**** Out of 5
Tagline- A Family Comedy Without the Family.
Release Date- November 16th, 1990
Running Time- 103-Minutes
Screenplay- John Hughes
Director- Chris Columbus
Starring- Macaulay Culkin, Joe Pesci, Daniel Stern, John Heard, Robert Blossom with John Candy and Catherine O’Hara
Released in 1990 Home Alone would become one of the most popular comedies of the 90s and spawn sequels and even video games. I remember seeing Home Alone when it was released theatrically and I was 11-years old at the time and while a couple of years older than the main character it was still something I could connect with and I also even remember having the video games as well. As a kid Home Alone was easily one of my favorite comedies and I think every child kind of had that fantasy of being alone and battling monsters or this case burglars. Home Alone may not be as epic as it was in 1990, but its a film that actually stands the test of time and still makes for a really fun time no matter how old you are.

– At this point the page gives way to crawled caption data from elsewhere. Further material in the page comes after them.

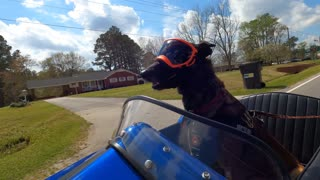 Motorcycle Sidecar Dog Country Ride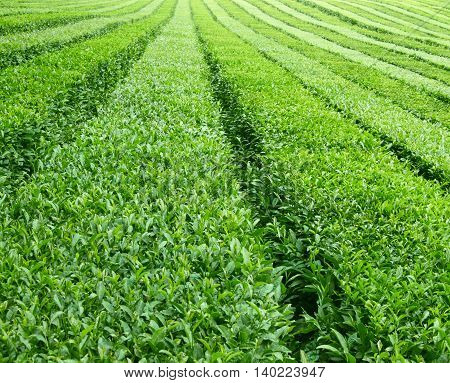 tea plantations in perspective, abstract nature background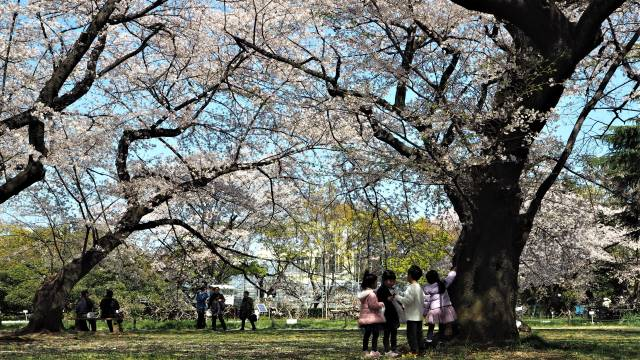 桜と子どもたち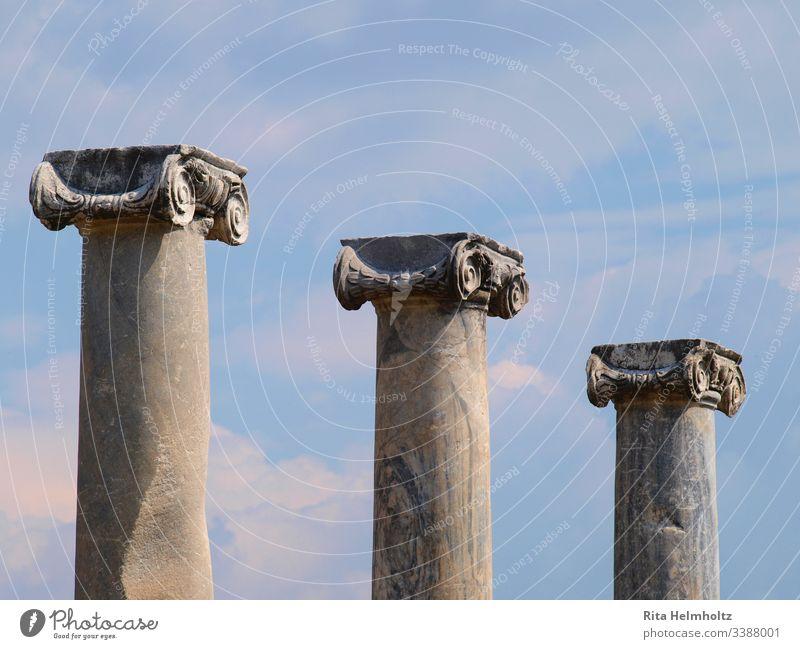 Säulen mit Ionischen Kapitellen in Perge, Türkei Ruinen ionische Kapitelle Tag Fereien Urlaub Reisen Außenaufnahme Tourismus Studienreisen Architektur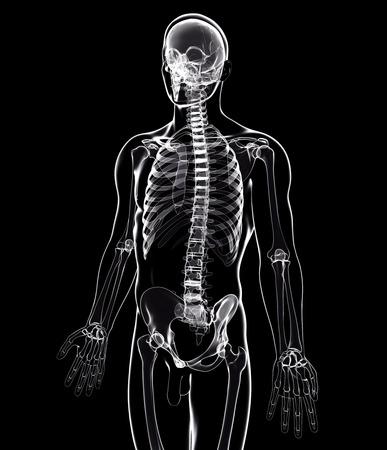pelvis: Male skeleton,artwork LANG_EVOIMAGES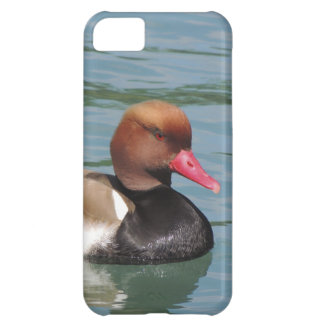 Duck in The Water Cover For iPhone 5C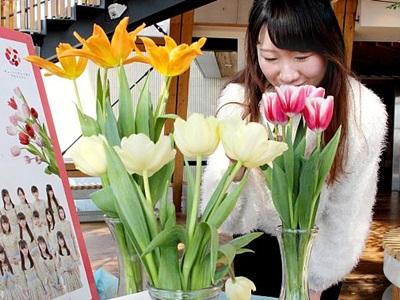 香り豊か県産身近に チューリップ展示会 新潟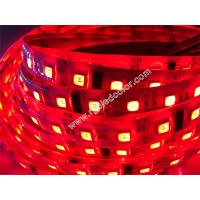 disco lighting decoration RGBW LED DMX light Manufactures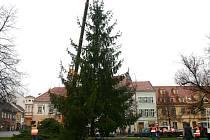 Vánoční smrk věnoval letos Slaňákům soukromý majitel
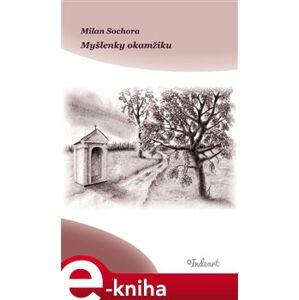 Myšlenky okamžiku - Milan Sochora e-kniha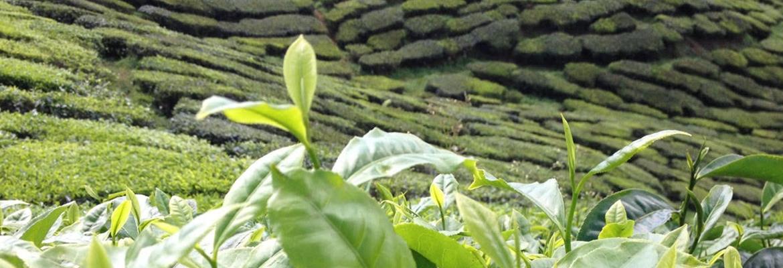 Plantation de thé en Malaisie Cameron Highlands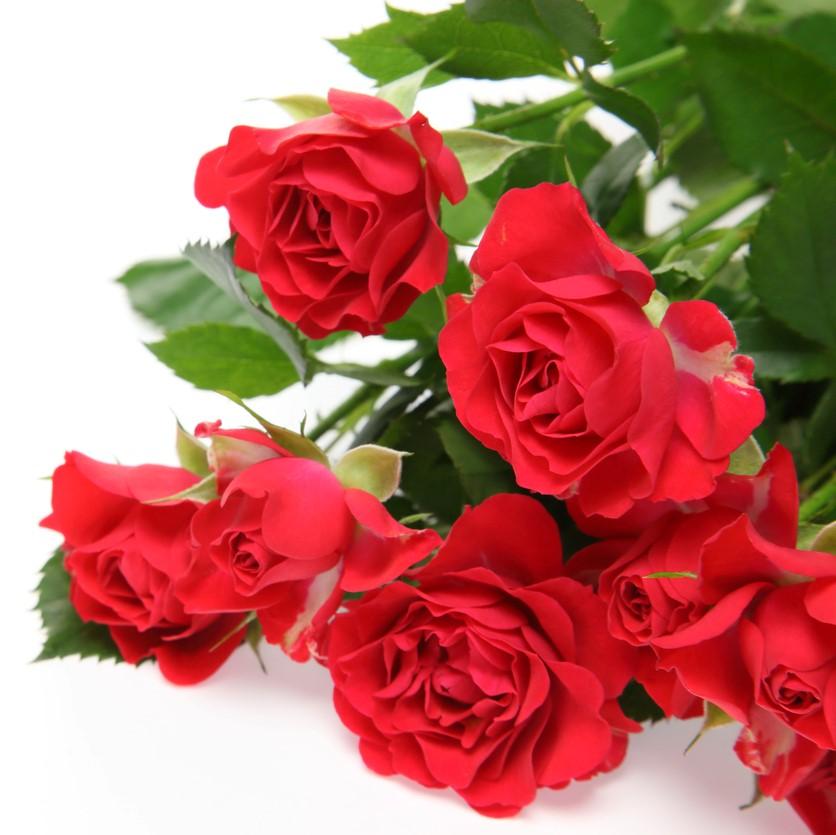 薔薇を蒸留し生成され、薔薇そのものの成分が溶け込んでいる水です。 香りも香料等を添加していないので、薔薇本来のやさしくふんわりと甘い香りを感じる事ができます。 またローズウォーターが持つ保湿、抗菌、殺菌作用を用いて生活のいろんな場面で活用されてきました。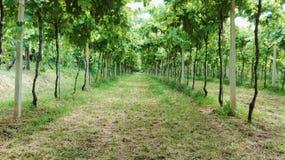 gå för vingård Royaltyfria Foton
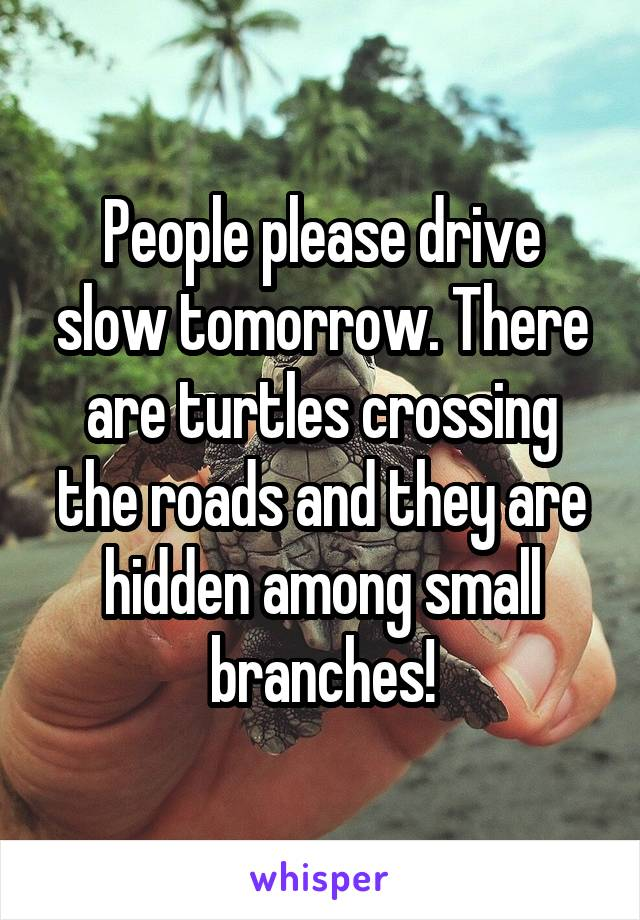 People please drive slow tomorrow. There are turtles crossing the roads and they are hidden among small branches!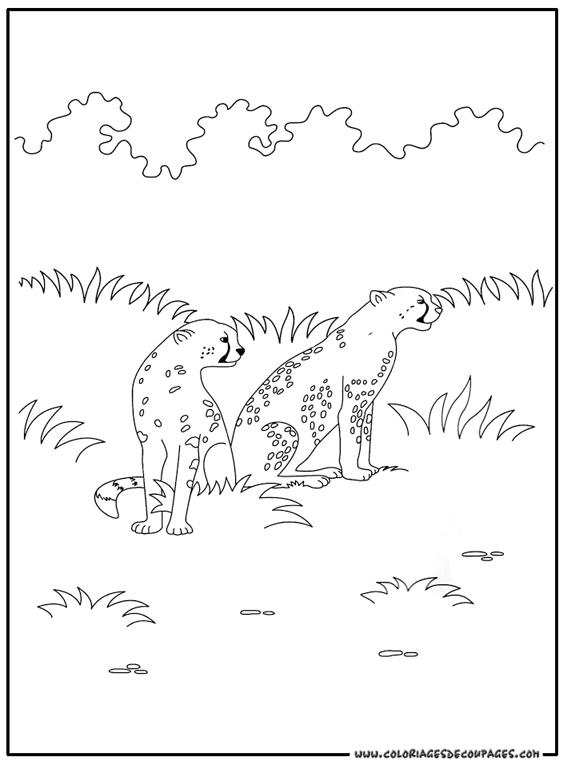 Coloriage dessiner guepard colorier - Guepard dessin ...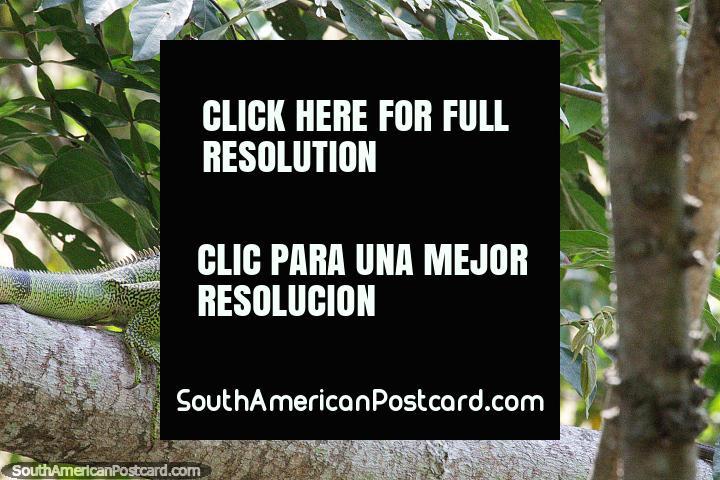 Lagarto verde grande ou uma iguana bebê? Parque Ronda del Sinu, Monteria. (720x480px). Colômbia, América do Sul.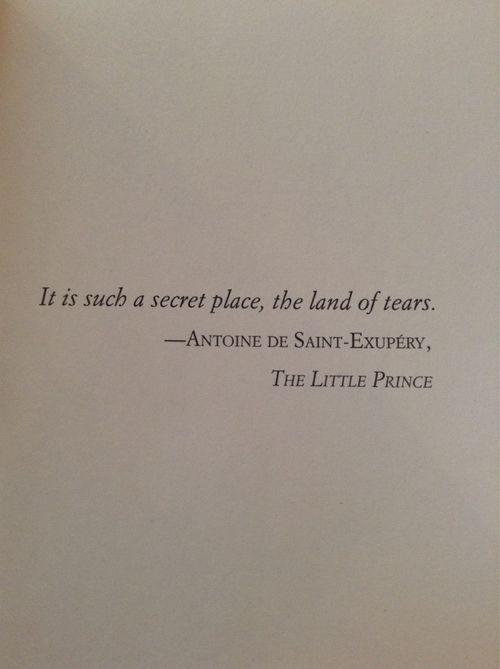 """"""" it is such a secret place, the land of tears."""" - Antoine de Saint-Exupéry - The Little Prince -"""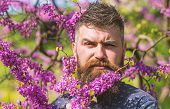 Hipster Enjoys Spring Near Violet Blossom. Fragrance Concept. Man With Beard And Mustache On Strict  poster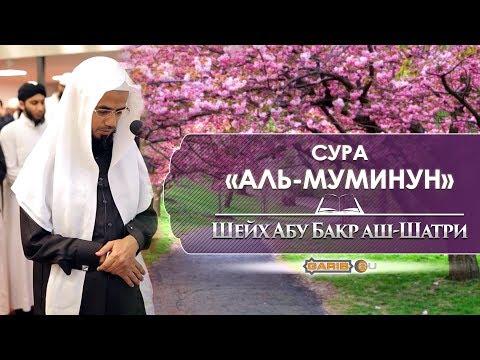 Сура «Аль-Муминун»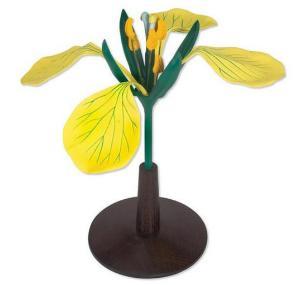 3B Scientific® Rapa Flowers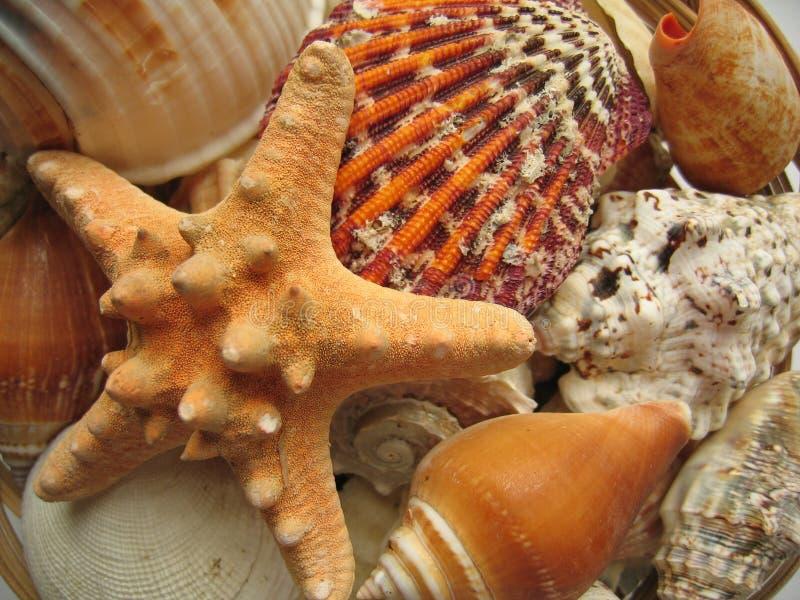 Seaside Selection. Closeup of starfish, shells etc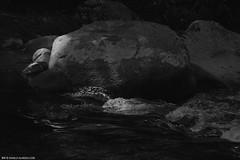 1073 (.danilo almeida) Tags: gua canon rj natureza pb trips montanha texturas pedras 2014 maromba rochas 105mm sombraeluz riopreto 5dmk2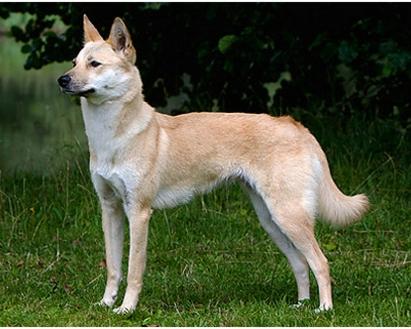 کرین جیندو داگ Korean Jindo Dog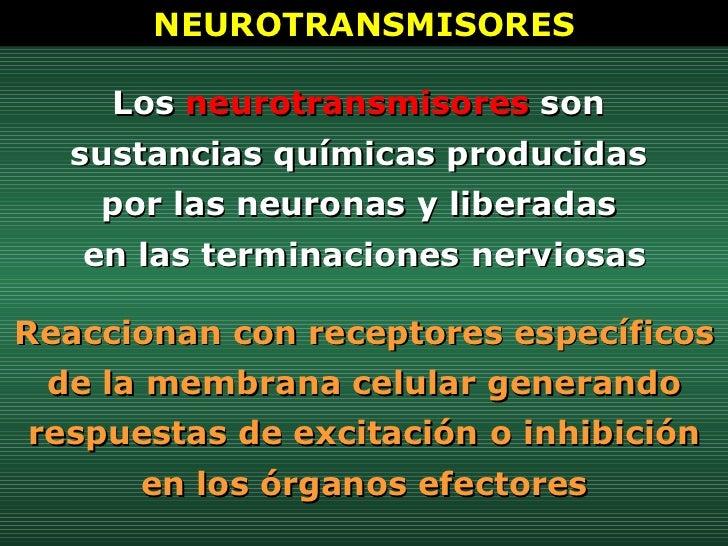 Los  neurotransmisores  son  sustancias químicas producidas  por las neuronas y liberadas  en las terminaciones nerviosas ...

The McCallister family are heading to France over Chrustmas vacation and with a late start in the morning they rush to the airport and everything goes smoothly that is until they realize they forgot one minor detail. 8-year old Kevin (Culkin). Now home alone Kevin must defend his house from two bungling thieves.
The screenplay was written by John Hughes and at this stage of his career he kept all the trademarks that helped make him such a great writer, but he was also going in a different direction as well. While he’s best known for his teen driven films such as Sixteen Candles, the Breakfast Club and Ferris Bueller’s Day Off all, which he also directed, but starting with Plains, Trains & Automobiles he began to move away from teen films and by the 90s he was writing more family themed films. Uncle Buck in 1989 can also be seen as the transition to family themed comedies, but Home Alone is the one that really kicked it off. The script by Hughes is terrific and heartfelt and nobody can write characters like John Hughes. What makes the characters in a John Hughes film so great is they feel like real people. They aren’t perfect and are flawed, which makes them so believable. A lot of films where a child is the main character might be great for children, but can be torture for adults, but no matter how old you are Home Alone can still be enjoyable as you’re bound to find one character to relate to. Sure the script can be silly at times, but Hughes knew how to balance silly from absurd where its too far over the top. In my opinion while Hughes would still write some solid films in the 90s such as Dutch and Career Opportunities, but times were changing and with the emergence of writer/directors like Kevin Smith the new era was upon us and Hughes would stick with family friendly films for the most part with Dennis the Menace and 101 Dalmatians and by the late 90s would basically retire with only a couple of credits here and there. While certain themes may have changed Home Alone has everything that made John Hughes such an iconic writer. Characters are great and there’s always that lesson learned by the characters in the end. Another thing Hughes was masterful at was mixing comedy and drama so well and that’s very much on display here as Home Alone is both funny and touching.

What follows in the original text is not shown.